Observations from the Invisibility Cloak

When I was 28 and writing poetry, I wrote a poem lamenting the feeling that I was invisible because I was no longer the youngest, cutest thing on the block --- and I had become a mother. Now I'm in my sixties and really invisible. And I like it!

Wednesday, August 7, 2013

Happy New Year!!

I've got the itch. It happens every year about this time. I've lived on an academic calendar for most of my life, so I'm sure it's inevitable. When the mornings start to be cool and store aisles bloom with "Back to School", I've got to have it ----- School Supplies!

A brand new box of 64 crayons, soldier straight, points perfect, an array of alluring colors.

Elmers Glue with a clean, smooth twisting orange cap, no drips down the side, just a full, heavy bottle of snow white goo.

Yellow, #2 pencils with flexible erasers that will rub out mistakes without leaving a mark.

Colored pencils, sharpened to perfection, ready to draw pictures, maps, graphs and charts.

A brand new ruler, no nicks to leave a dent in the line, no old ink marks that measure out forgotten projects.

Notebook paper, yes, the old-fashioned, three hole punch paper ready to find its place in a clean three ring binder, preferably with pockets front and back. 

Those are the essentials. Add in some multi-colored pens and highlighters, a protractor, markers and sharpies in varying colors, a jar of rubber cement with the little brush and strong smell, sharp pointed scissors, and a rainbow of paperclips, and life is good.

Setting up the classroom was one of my favorite parts of teaching. All summer long, I made random notes in a journal as ideas occurred to me --- teaching units, new book titles, art projects. I haunted the teacher store for ideas and some purchases, hit the yard sales for containers and interesting miniatures. I begged, borrowed and bartered for materials from friends and colleagues, storing them all away on shelves and in cupboards, certain that I would find just the right reason to use them.

This time of year breathes anticipation. What will the new year bring? Much more than January 1, the start of a new school year brings excitement and expectation, anxiety and new confidence. This year will be different ----- new ----- the best one yet!

I'm not returning to school this fall, though I confess that I've perused the job openings more than once. I don't really want to go back to the reality of teaching, not as I experienced it before and not as I hear it is today. I like what I do now, taking care of the family and the house, writing, reading, thinking, growing. These are all the things that were compromised when I was deep in the whirlwind of work. There was no time for anything I wanted to do ---- and not enough time for the things I had to do. 
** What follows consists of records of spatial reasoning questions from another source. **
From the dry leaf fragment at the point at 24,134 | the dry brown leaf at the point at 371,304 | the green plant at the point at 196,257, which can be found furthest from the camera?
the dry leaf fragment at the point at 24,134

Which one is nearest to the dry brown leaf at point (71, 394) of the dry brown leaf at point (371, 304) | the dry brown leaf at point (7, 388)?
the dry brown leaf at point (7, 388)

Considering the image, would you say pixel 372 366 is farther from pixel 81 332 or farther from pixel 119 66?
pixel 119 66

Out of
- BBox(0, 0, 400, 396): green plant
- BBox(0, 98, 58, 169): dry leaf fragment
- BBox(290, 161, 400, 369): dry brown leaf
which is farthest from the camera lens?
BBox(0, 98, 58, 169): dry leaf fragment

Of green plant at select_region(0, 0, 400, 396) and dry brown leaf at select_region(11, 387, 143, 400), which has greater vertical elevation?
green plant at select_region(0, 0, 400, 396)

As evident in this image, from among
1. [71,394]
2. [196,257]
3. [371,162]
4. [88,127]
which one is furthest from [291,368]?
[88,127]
Perhaps that's why this is the best time --- the breath before diving in. Even as a kid, starting a new grade, I appreciated this pause when everything seemed possible and nothing was certain. New clothes, new pencils, and the promise that by the end of the year I would be a new me, in many crucial ways. That is what the end of summer still portends for me.

All that and an August birthday, too. Good choice, Mom.